That Memphis is actively working on itself is undeniable. Everyone we met emphasized the city’s efforts to build a sense of togetherness, bring in investors, increase the number of diverse community events –as well as the continuing effort to highlight Memphis’ claim to fame: music and food! The Orpheum Theater presents more touring Broadway shows than any other theater in the country. The Crosstown Concourse, once a dilapidated Sears warehouse, is now a bustling center for everyone in the community. South Main Street and Broad Streets are buzzing with new restaurants, galleries and boutiques.
Since its monumental renovation in 2014, the National Civil Rights Museum is, quite simply, spectacular!
Pride in the 901 (Memphis’ area code) is real.
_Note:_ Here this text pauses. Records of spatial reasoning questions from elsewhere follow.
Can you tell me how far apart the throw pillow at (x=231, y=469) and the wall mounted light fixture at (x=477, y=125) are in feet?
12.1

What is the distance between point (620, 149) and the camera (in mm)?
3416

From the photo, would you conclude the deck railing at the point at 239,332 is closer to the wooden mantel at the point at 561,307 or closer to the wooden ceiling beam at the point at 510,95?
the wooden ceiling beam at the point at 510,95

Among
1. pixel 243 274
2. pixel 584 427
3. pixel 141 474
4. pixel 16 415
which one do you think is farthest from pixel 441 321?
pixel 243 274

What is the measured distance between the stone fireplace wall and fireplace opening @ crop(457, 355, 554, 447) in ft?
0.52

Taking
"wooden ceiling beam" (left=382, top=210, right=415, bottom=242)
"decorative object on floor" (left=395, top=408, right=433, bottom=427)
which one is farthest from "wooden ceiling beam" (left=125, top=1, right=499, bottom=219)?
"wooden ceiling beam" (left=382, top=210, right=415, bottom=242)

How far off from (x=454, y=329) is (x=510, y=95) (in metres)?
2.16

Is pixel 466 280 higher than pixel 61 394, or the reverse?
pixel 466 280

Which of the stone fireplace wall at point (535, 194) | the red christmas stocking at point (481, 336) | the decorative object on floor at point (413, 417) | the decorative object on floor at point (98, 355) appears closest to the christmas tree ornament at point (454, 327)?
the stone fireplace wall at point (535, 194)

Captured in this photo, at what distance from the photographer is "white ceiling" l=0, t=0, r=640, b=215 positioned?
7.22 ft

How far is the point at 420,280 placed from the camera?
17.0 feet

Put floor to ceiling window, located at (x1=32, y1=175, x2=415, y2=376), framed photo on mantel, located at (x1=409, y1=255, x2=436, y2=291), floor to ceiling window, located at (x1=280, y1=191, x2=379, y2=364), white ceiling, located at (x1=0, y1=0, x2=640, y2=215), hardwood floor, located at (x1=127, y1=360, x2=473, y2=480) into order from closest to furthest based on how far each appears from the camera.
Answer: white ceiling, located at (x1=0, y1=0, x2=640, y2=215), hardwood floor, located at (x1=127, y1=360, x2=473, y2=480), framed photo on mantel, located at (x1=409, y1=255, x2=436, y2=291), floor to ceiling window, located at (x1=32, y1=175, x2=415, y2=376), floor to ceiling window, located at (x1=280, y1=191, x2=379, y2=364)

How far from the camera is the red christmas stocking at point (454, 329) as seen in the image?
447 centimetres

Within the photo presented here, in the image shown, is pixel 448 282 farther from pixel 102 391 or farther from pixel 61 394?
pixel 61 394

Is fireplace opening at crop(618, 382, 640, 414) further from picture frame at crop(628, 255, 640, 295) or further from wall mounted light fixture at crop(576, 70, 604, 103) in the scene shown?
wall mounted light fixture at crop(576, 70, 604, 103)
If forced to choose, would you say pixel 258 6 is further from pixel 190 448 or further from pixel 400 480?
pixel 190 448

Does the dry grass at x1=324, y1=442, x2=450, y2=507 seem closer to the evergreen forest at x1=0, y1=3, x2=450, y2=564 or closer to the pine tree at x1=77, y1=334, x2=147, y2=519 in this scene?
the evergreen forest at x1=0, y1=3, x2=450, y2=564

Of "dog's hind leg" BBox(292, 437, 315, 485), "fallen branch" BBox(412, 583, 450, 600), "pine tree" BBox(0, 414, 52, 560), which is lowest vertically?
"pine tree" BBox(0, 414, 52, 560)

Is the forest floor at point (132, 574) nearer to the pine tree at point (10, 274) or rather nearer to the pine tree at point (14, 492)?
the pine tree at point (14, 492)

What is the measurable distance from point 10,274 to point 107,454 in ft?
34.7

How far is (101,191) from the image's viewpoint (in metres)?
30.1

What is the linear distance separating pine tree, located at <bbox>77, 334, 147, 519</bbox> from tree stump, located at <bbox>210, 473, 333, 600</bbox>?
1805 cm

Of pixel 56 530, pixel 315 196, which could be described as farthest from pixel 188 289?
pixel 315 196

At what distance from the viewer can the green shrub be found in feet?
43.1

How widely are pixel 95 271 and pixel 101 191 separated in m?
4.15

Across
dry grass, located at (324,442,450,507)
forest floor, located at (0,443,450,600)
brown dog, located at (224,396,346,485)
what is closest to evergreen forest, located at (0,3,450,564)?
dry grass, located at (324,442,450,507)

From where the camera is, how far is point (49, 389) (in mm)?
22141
You see the 901 referenced on websites (choose901.com), on murals, in the name of Memphis’ sports team, on clothing… there is even a 901 Day, described as “the unofficial grassroots holiday in which all Memphians are encouraged to celebrate what they love about their city” by “turning their love of the city into action”. When is 901 Day, you ask? September 1st of course. 9/01 –get it?
It’s for sure that this city gets it.This city’s people most definitely get it. And I think that after truly reflecting on all that is Memphis, I get it too. Memphis’ newest nickname is “Grind City” (from the city’s NBA team’s motto “Grit and Grind”). A more perfectly suited mantra couldn’t exist.